Questions in Search of a Purpose
Questions like "where do intranets fit with ESN platforms" serve as yet one more reminder of how deeply stuck we are in technology-centric thinking. The conversation needs to turn to what digital services do people need to get their work done, and how do we design these tools to fit people's work styles and working conditions.
If we start with the employee in mind, we get a clearer view of how the capabilities both intranets and ESN platforms bring can help people work smarter together. People usually need a mix of both.
Employees need access to the kind of information resources and tools usually found on intranets, which serve predictable information needs and routine work. They also need connections with colleagues, to discover information that they didn’t know they needed until they stumbled upon it, and to work together on non-routine tasks.
Look at the intranet as part of an organization’s left brain hemisphere and ESNs as part of the right brain hemisphere. We need both. The task at hand and the problem we're solving determine what we need from each hemisphere.
Work isn't a place for knowledge workers, it's something we do. But most organizations' systems were designed for another reality. They support specific parts of an enterprise, for a reality when knowledge workers were the same thing as the white-collar workers sitting behind desks at an office, working 9 to 5.
Things are very different today. Employees across the enterprise need digital communication technology at work, not just white-collar workers. They need to get work done wherever and whenever necessary.
Shift Your Focus to Service Thinking
If we truly want to help employee productivity, we need to stop designing IT systems as destinations. We need to stop seeing IT systems as monolithic boxes into which we stuff as much features as possible. Instead, view IT systems as ecosystems of services, where we quickly assemble relevant services into applications and provide them to users in a way that fits both their work styles and work situations.

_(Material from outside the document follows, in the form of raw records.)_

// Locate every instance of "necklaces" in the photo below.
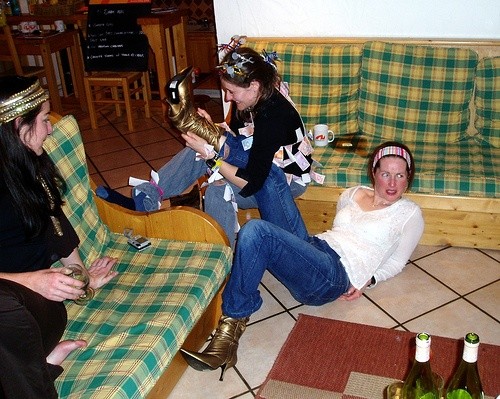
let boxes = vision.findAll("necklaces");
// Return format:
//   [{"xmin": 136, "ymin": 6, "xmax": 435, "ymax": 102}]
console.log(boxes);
[{"xmin": 370, "ymin": 199, "xmax": 389, "ymax": 207}]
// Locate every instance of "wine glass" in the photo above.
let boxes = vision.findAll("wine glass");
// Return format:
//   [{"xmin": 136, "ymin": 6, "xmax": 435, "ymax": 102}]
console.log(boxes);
[{"xmin": 60, "ymin": 263, "xmax": 95, "ymax": 305}]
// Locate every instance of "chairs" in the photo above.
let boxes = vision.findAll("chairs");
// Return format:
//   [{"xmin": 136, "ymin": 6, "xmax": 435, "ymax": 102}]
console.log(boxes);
[{"xmin": 82, "ymin": 5, "xmax": 155, "ymax": 133}]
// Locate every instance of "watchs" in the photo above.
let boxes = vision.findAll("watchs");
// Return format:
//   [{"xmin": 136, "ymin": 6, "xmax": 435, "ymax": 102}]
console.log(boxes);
[{"xmin": 206, "ymin": 154, "xmax": 220, "ymax": 168}]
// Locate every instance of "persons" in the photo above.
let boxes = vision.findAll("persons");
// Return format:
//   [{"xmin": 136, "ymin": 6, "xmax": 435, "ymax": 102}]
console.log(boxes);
[
  {"xmin": 94, "ymin": 47, "xmax": 313, "ymax": 251},
  {"xmin": 0, "ymin": 75, "xmax": 119, "ymax": 399},
  {"xmin": 165, "ymin": 64, "xmax": 425, "ymax": 381}
]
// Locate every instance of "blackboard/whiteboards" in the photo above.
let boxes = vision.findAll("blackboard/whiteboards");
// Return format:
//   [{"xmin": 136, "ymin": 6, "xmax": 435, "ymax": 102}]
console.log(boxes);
[{"xmin": 85, "ymin": 3, "xmax": 152, "ymax": 72}]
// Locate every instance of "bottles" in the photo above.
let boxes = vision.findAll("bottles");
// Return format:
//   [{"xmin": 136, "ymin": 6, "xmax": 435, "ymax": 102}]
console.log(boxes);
[
  {"xmin": 5, "ymin": 0, "xmax": 20, "ymax": 16},
  {"xmin": 445, "ymin": 332, "xmax": 484, "ymax": 399},
  {"xmin": 401, "ymin": 332, "xmax": 439, "ymax": 399}
]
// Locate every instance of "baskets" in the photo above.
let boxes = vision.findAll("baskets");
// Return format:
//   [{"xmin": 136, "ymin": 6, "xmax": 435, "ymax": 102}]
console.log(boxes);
[{"xmin": 40, "ymin": 4, "xmax": 75, "ymax": 17}]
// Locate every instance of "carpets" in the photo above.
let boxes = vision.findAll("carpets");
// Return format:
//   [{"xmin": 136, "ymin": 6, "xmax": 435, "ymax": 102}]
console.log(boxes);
[{"xmin": 252, "ymin": 314, "xmax": 500, "ymax": 399}]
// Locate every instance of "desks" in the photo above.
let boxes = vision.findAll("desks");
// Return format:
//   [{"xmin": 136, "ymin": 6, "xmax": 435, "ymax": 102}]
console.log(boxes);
[
  {"xmin": 13, "ymin": 30, "xmax": 88, "ymax": 117},
  {"xmin": 5, "ymin": 3, "xmax": 188, "ymax": 118}
]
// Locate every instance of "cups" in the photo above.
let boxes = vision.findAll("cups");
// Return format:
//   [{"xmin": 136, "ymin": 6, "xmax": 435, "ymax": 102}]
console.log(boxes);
[
  {"xmin": 387, "ymin": 381, "xmax": 404, "ymax": 399},
  {"xmin": 313, "ymin": 123, "xmax": 334, "ymax": 147},
  {"xmin": 18, "ymin": 22, "xmax": 29, "ymax": 33},
  {"xmin": 54, "ymin": 20, "xmax": 64, "ymax": 32},
  {"xmin": 29, "ymin": 22, "xmax": 39, "ymax": 33},
  {"xmin": 432, "ymin": 370, "xmax": 445, "ymax": 399}
]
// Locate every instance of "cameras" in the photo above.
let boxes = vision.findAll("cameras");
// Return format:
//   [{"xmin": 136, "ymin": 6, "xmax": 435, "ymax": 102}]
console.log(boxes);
[{"xmin": 128, "ymin": 235, "xmax": 151, "ymax": 251}]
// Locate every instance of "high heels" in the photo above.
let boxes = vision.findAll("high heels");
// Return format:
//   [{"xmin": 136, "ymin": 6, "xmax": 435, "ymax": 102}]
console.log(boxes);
[
  {"xmin": 162, "ymin": 65, "xmax": 227, "ymax": 153},
  {"xmin": 179, "ymin": 315, "xmax": 250, "ymax": 382}
]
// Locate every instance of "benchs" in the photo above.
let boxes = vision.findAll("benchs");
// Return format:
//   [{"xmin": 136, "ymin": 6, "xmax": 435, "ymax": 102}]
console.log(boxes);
[
  {"xmin": 38, "ymin": 110, "xmax": 233, "ymax": 399},
  {"xmin": 200, "ymin": 35, "xmax": 499, "ymax": 251}
]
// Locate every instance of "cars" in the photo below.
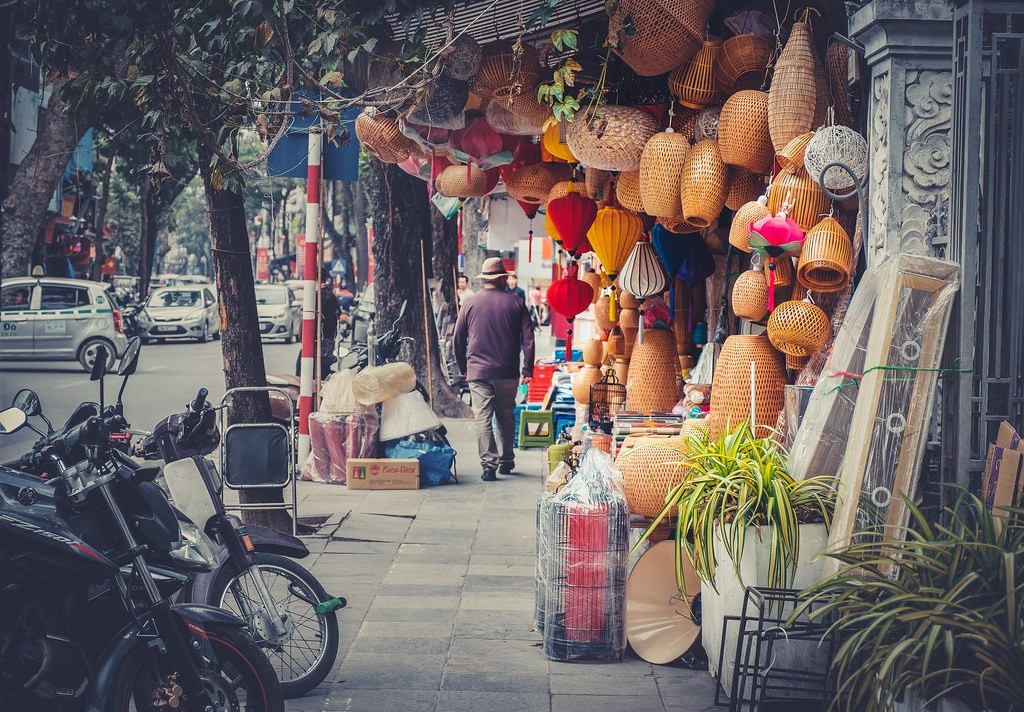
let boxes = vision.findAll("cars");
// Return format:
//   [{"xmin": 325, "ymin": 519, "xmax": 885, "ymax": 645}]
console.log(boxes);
[
  {"xmin": 109, "ymin": 273, "xmax": 213, "ymax": 312},
  {"xmin": 138, "ymin": 284, "xmax": 221, "ymax": 343},
  {"xmin": 254, "ymin": 280, "xmax": 304, "ymax": 345},
  {"xmin": 0, "ymin": 275, "xmax": 130, "ymax": 376}
]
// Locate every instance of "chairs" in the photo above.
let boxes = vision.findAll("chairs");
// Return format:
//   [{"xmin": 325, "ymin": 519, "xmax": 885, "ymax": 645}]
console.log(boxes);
[{"xmin": 218, "ymin": 387, "xmax": 297, "ymax": 536}]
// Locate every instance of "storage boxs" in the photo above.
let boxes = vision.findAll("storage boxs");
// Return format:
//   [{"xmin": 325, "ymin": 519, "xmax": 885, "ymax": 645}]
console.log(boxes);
[{"xmin": 346, "ymin": 458, "xmax": 418, "ymax": 489}]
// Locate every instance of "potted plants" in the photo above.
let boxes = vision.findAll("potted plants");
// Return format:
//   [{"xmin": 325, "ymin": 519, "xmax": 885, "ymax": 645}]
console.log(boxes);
[{"xmin": 621, "ymin": 416, "xmax": 843, "ymax": 700}]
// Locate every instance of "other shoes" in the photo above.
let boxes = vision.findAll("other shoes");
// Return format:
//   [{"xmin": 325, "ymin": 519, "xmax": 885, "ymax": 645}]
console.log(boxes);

This is the essence of service thinking.
Service thinking shifts focus from the technology to the users and the value that the service should provide. A service is an act that provides value to someone. It fulfills one or several needs of a customer and helps the customer achieve his or her goals. The customer experiences the service as a coherent and consumable whole.
Can you articulate this clearly for an intranet or ESN platform? It would surprise me if you could, because they are platforms not services.
A few years from now users will receive the capabilities we associate with intranets and ESN platforms via situation-aware services, across any device. This transformation won't happen overnight -- it cannot. But if your organization hasn't already started, it is time.
Software giants such as Microsoft have begun this work. It bases these services in the cloud, not on premises. It designs the services for consumers first, and enterprise users second (which, by the way, happen to be the same people).
If you want a glimpse into the future to base your strategies on, look there. As platforms like SharePoint fade into the background, services that help people do specific tasks move to the forefront. It becomes irrelevant to talk about SharePoint. And no one talks about intranets.
Let's stop wasting time and energy discussing how one platform or type of solution fits with another. Let's understand what capabilities intranets and ESNs typically offer and see how we can provide them as services for employees to get work done.
It's time to transform the digital workplace from a landscape of siloed, monolithic and feature-overloaded systems into an ecosystem of services designed to serve employees' needs.